TOPICS IN COMPUTATIONAL NUMBER THEORY AND CRYPTANALYSIS - On Simultaneous Chinese Remaindering, Primes, the MiNTRU Assumption, and Functional Encryption

This thesis reports on four independent projects that lie in the intersection of mathematics, computer science, and cryptology:

Simultaneous Chinese Remaindering:

The classical Chinese Remainder Problem asks to find all integer solutions to a given system of congruences where each congruence is defined by one modulus and one remainder. The Simultaneous Chinese Remainder Problem is a direct generalization of its classical counterpart where for each modulus the single remainder is replaced by a non-empty set of remainders. The solutions of a Simultaneous Chinese Remainder Problem instance are completely defined by a set of minimal positive solutions, called primitive solutions, which are upper bounded by the lowest common multiple of the considered moduli. However, contrary to its classical counterpart, which has at most one primitive solution, the Simultaneous Chinese Remainder Problem may have an exponential number of primitive solutions, so that any general-purpose solving algorithm requires exponential time. Furthermore, through a direct reduction from the 3-SAT problem, we prove first that deciding whether a solution exists is NP-complete, and second that if the existence of solutions is guaranteed, then deciding whether a solution of a particular size exists is also NP-complete. Despite these discouraging results, we studied methods to find the minimal solution to Simultaneous Chinese Remainder Problem instances and we discovered some interesting statistical properties.
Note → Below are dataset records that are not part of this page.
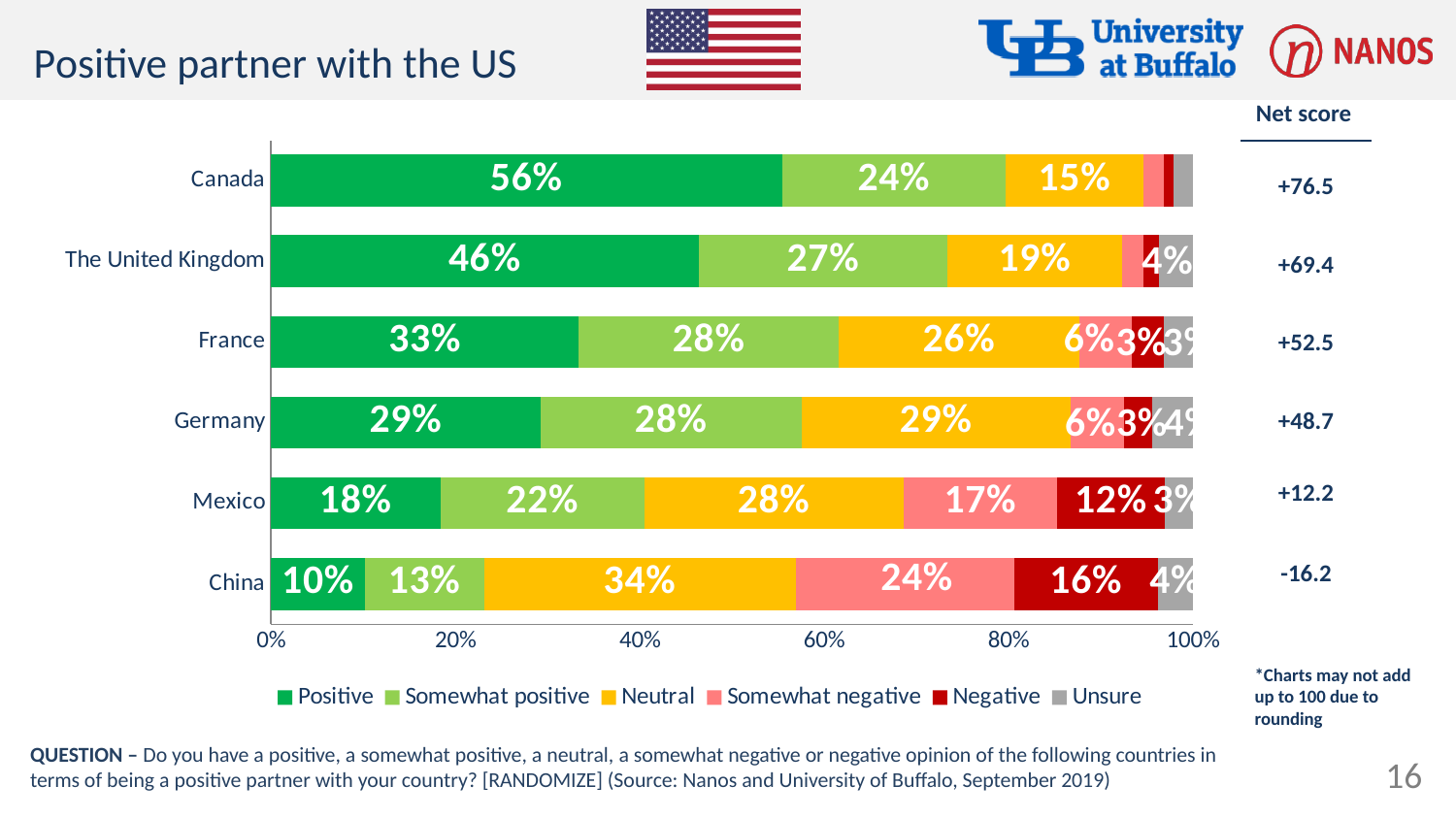
What percentage of respondents in Canada have a positive opinion of the US as a partner? 56% How many series does the legend list? 6 Which is larger: the Negative share for China or the Negative share for Mexico? China Which country has the highest Positive share? Canada What colour represents the Neutral category in the chart? Yellow What is the difference between the Positive share for Canada and the Positive share for The United Kingdom? 10% How many countries are shown in the chart? 6 What kind of chart is shown on the slide? Stacked bar chart What is the Neutral share for China? 34% What is the Somewhat negative share for Mexico? 17% What is the net score for Germany? +48.7 Which country has the lowest net score? China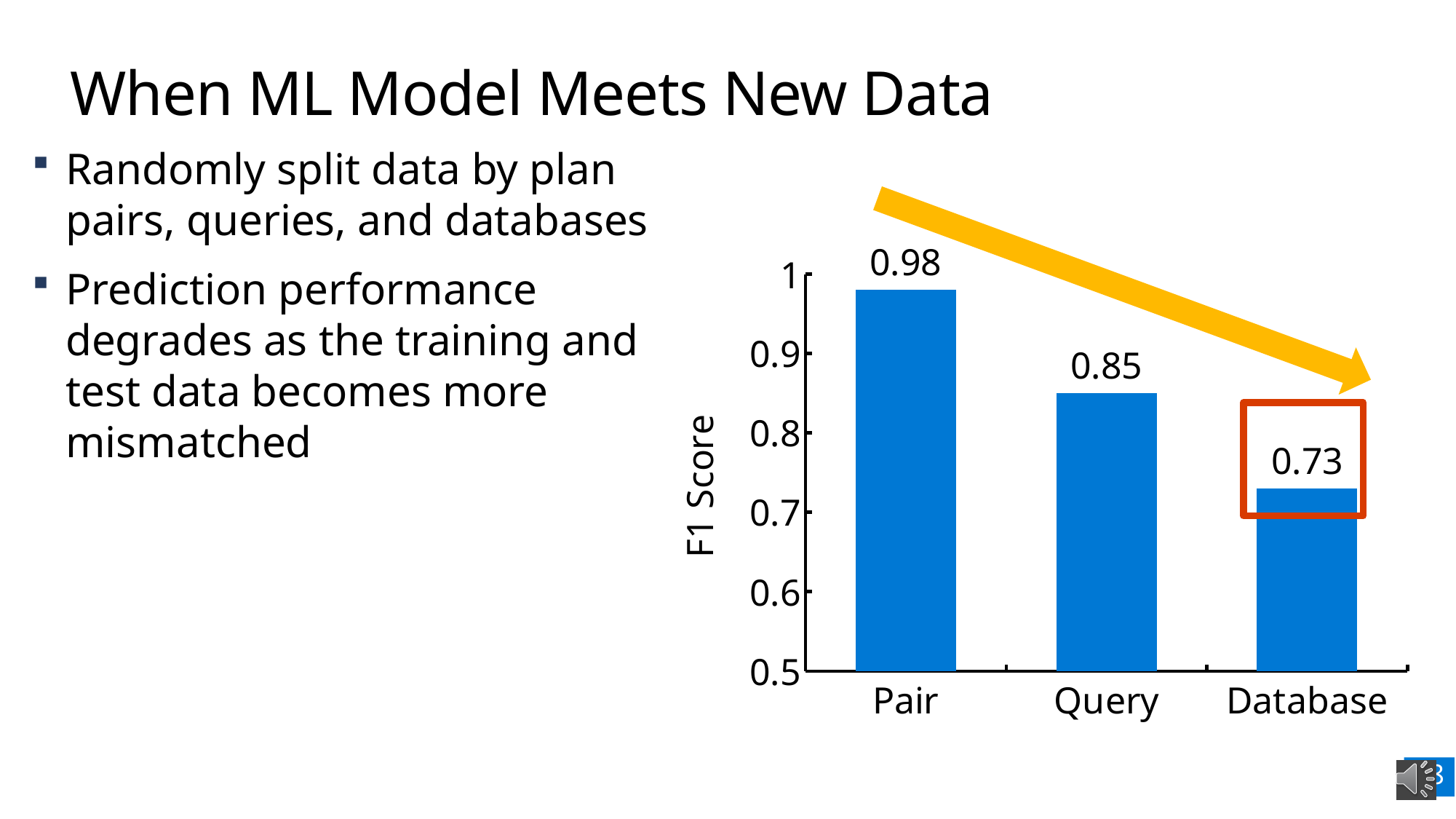
What is the difference between the F1 Score for Pair and the F1 Score for Database? 0.25 Is the F1 Score for Query greater or less than 0.8? greater What kind of chart is shown on the slide? bar chart Which category has the highest F1 Score? Pair What is the F1 Score for Query? 0.85 Do the F1 Score values rise or fall from Pair to Database? fall What is the difference between the F1 Score for Query and the F1 Score for Database? 0.12 What is the F1 Score for Pair? 0.98 How many categories are shown on the x axis? 3 Which category has the lowest F1 Score? Database What is the F1 Score for Database? 0.73 Which has a higher F1 Score, Query or Database? Query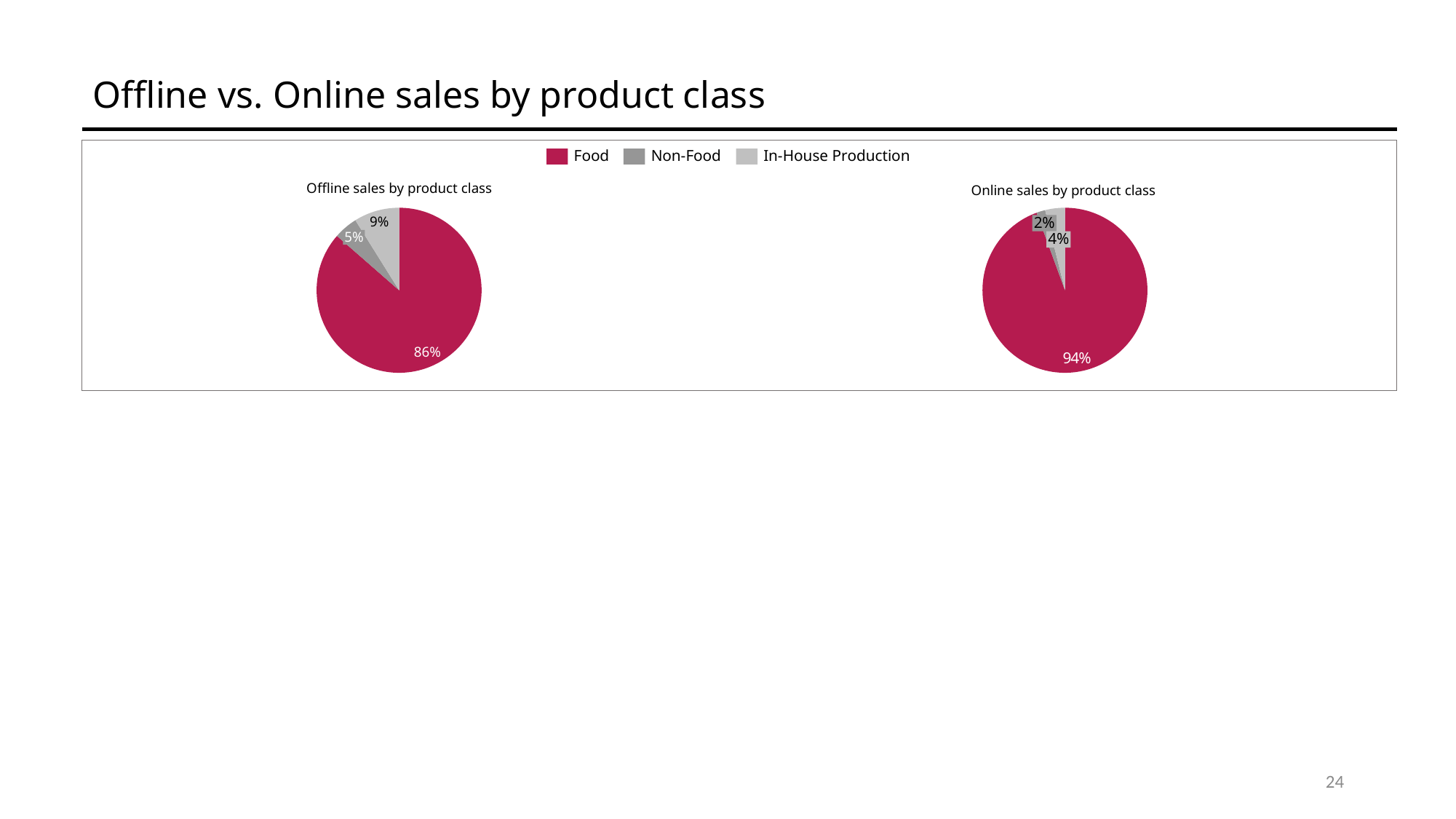
In the Online sales by product class chart, which product class has the largest share? Food In the Offline sales by product class chart, which product class has the smallest share? Non-Food How many product classes does the legend list? 3 In the Offline sales by product class chart, what share of sales is Non-Food? 5% In the Online sales by product class chart, what share of sales is Food? 94% In the Offline sales by product class chart, what share of sales is In-House Production? 9% In the Online sales by product class chart, what share of sales is Non-Food? 2% In the Offline sales by product class chart, what share of sales is Food? 86% Is the In-House Production share larger in the Offline chart or the Online chart? Offline What is the difference between the Food share in the Online chart and the Food share in the Offline chart? 8 percentage points What type of chart is used for Offline sales by product class? Pie chart In the Online sales by product class chart, what share of sales is In-House Production? 4%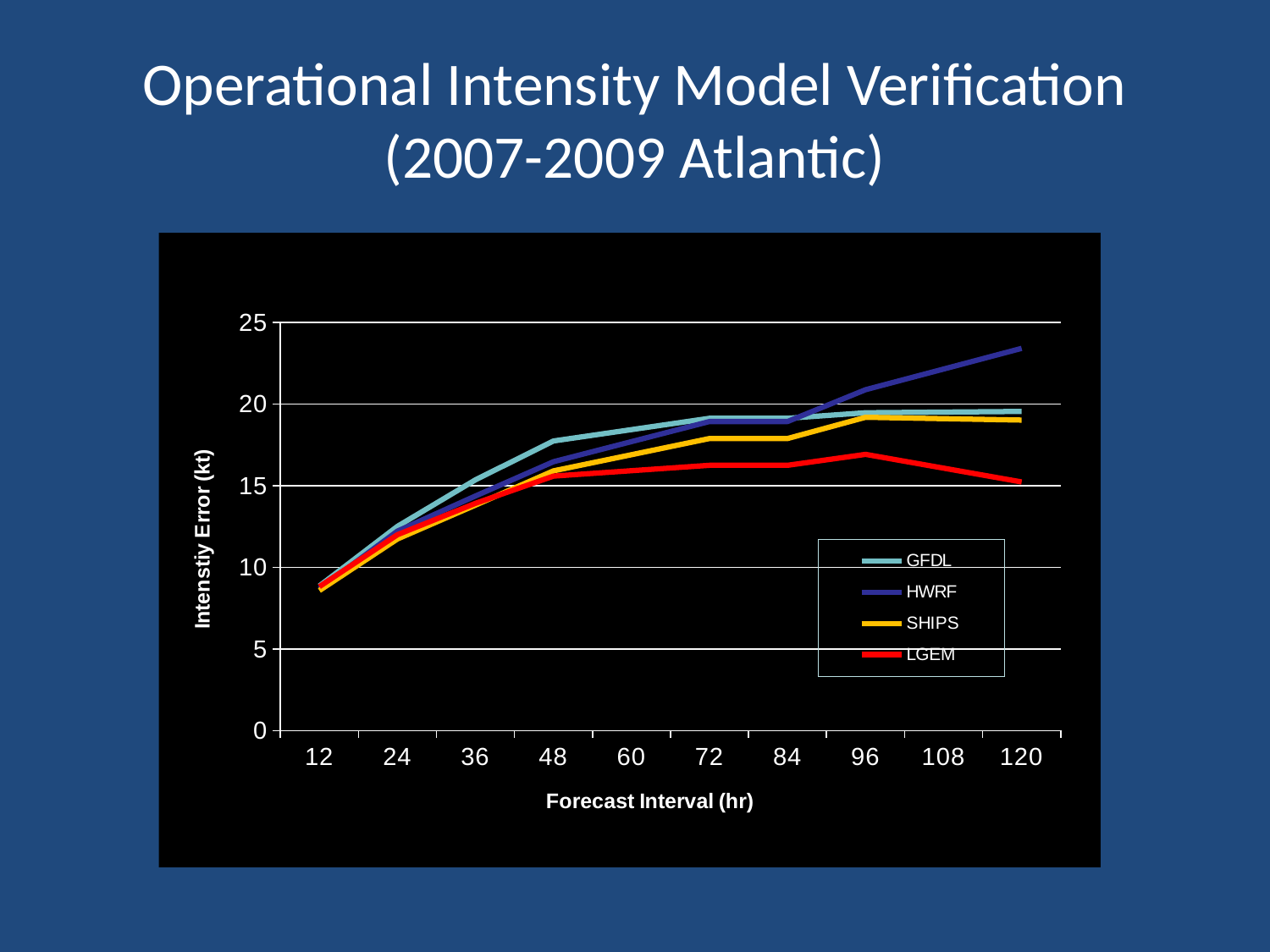
Which model has the lowest intensity error at 120 hr? LGEM What is the title of the x axis? Forecast Interval (hr) Is the LGEM intensity error at 12 hr greater or less than 10? less Which model has the highest intensity error at 120 hr? HWRF How many series does the legend list? 4 Does the HWRF intensity error rise or fall from 12 hr to 120 hr? rise What type of chart is shown on the slide? line chart Is the GFDL intensity error at 48 hr greater or less than 15? greater At 96 hr, which has the larger intensity error, HWRF or SHIPS? HWRF Is the LGEM intensity error at 120 hr greater or less than 20? less How many forecast intervals are plotted along the x axis? 10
A Conjecture On Primes In Arithmetic Progressions And Geometric Intervals:

Dirichlet’s theorem on primes in arithmetic progressions states that for any positive integer q and any coprime integer a, there are infinitely many primes in the arithmetic progression a + nq (n ∈ N), however, it does not indicate where those primes can be found. Linnik’s theorem predicts that the first such prime p0 can be found in the interval [0;q^L] where L denotes an absolute and explicitly computable constant. Albeit only L = 5 has been proven, it is widely believed that L ≤ 2. We generalize Linnik’s theorem by conjecturing that for any integers q ≥ 2, 1 ≤ a ≤ q − 1 with gcd(q, a) = 1, and t ≥ 1, there exists a prime p such that p ∈ [q^t;q^(t+1)] and p ≡ a mod q. Subsequently, we prove the conjecture for all sufficiently large exponent t, we computationally verify it for all sufficiently small modulus q, and we investigate its relation to other mathematical results such as Carmichael’s totient function conjecture.

On The (M)iNTRU Assumption Over Finite Rings:

The inhomogeneous NTRU (iNTRU) assumption is a recent computational hardness assumption, which claims that first adding a random low norm error vector to a known gadget vector and then multiplying the result with a secret vector is sufficient to obfuscate the considered secret vector. The matrix inhomogeneous NTRU (MiNTRU) assumption essentially replaces vectors with matrices. Albeit those assumptions strongly remind the well-known learning-with-errors (LWE) assumption, their hardness has not been studied in full detail yet. We provide an elementary analysis of the corresponding decision assumptions and break them in their basis case using an elementary q-ary lattice reduction attack. Concretely, we restrict our study to vectors over finite integer rings, which leads to a problem that we call (M)iNTRU. Starting from a challenge vector, we construct a particular q-ary lattice that contains an unusually short vector whenever the challenge vector follows the (M)iNTRU distribution. Thereby, elementary lattice reduction allows us to distinguish a random challenge vector from a synthetically constructed one.

A Conditional Attack Against Functional Encryption Schemes:

Functional encryption emerged as an ambitious cryptographic paradigm supporting function evaluations over encrypted data revealing the result in plain. Therein, the result consists either in a valid output or a special error symbol. We develop a conditional selective chosen-plaintext attack against the indistinguishability security notion of functional encryption. Intuitively, indistinguishability in the public-key setting is based on the premise that no adversary can distinguish between the encryptions of two known plaintext messages. As functional encryption allows us to evaluate functions over encrypted messages, the adversary is restricted to evaluations resulting in the same output only. To ensure consistency with other primitives, the decryption procedure of a functional encryption scheme is allowed to fail and output an error. We observe that an adversary may exploit the special role of these errors to craft challenge messages that can be used to win the indistinguishability game. Indeed, the adversary can choose the messages such that their functional evaluation leads to the common error symbol, but their intermediate computation values differ. A formal decomposition of the underlying functionality into a mathematical function and an error trigger reveals this dichotomy. Finally, we outline the impact of this observation on multiple DDH-based inner-product functional encryption schemes when we restrict them to bounded-norm evaluations only.